#### TRY IT
Find the line containing "素材／マイクロソフトシェル" in the listing below. Repeat it exactly, along with each following line up to and including the one containing "混率／ポリエステル100%".

__________________________________________________

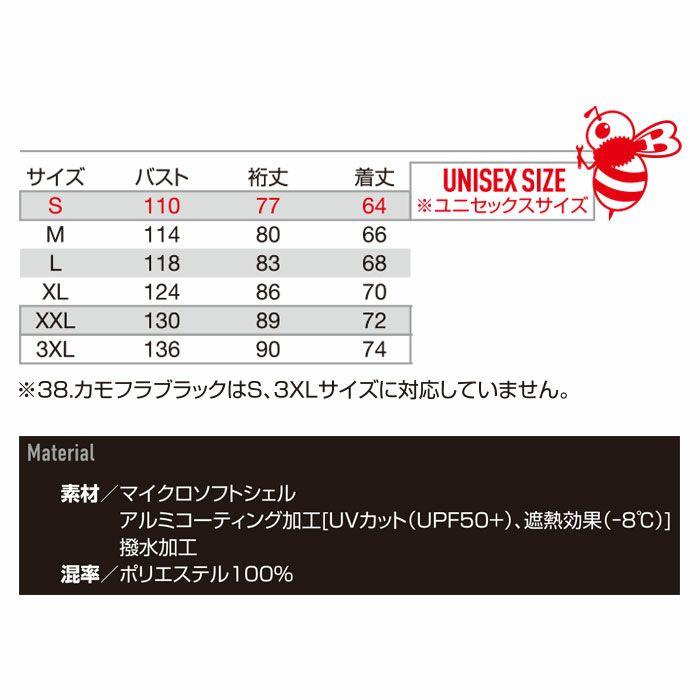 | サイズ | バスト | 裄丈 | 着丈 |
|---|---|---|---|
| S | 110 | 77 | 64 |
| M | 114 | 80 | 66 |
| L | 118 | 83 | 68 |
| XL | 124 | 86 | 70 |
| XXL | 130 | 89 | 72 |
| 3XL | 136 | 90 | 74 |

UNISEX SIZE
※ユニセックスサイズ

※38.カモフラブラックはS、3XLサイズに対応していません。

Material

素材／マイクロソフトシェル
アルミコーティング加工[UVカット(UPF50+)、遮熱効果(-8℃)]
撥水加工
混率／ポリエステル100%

__________________________________________________

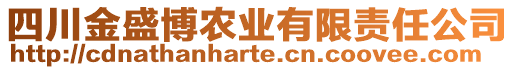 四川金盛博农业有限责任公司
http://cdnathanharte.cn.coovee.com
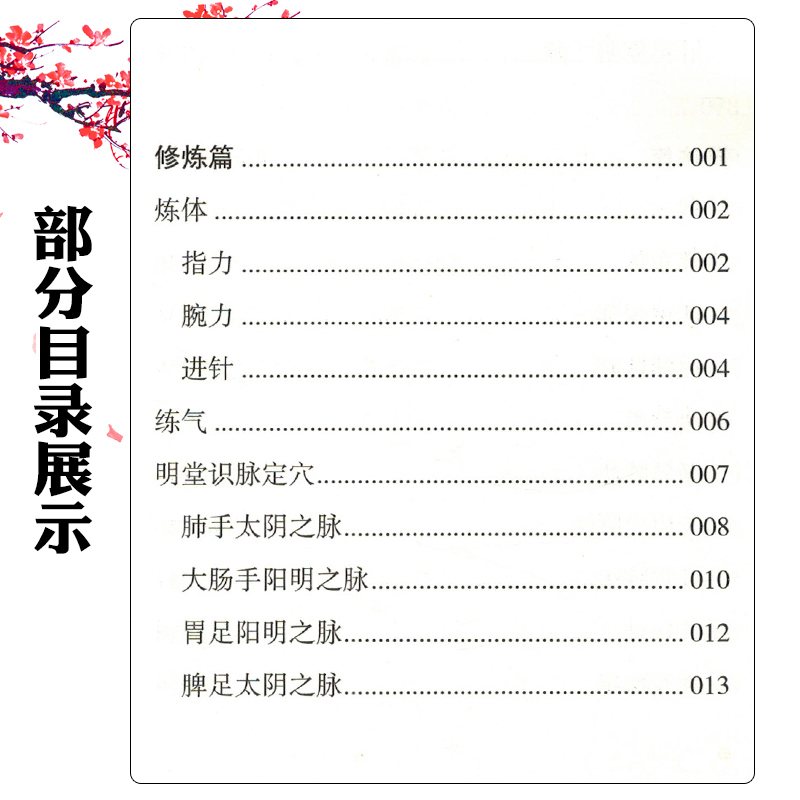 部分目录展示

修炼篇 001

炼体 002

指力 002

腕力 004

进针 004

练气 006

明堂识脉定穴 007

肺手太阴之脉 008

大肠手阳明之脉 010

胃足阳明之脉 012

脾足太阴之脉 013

__________________________________________________

#### RESULT OF THIS TASK
素材／マイクロソフトシェル
アルミコーティング加工[UVカット(UPF50+)、遮熱効果(-8℃)]
撥水加工
混率／ポリエステル100%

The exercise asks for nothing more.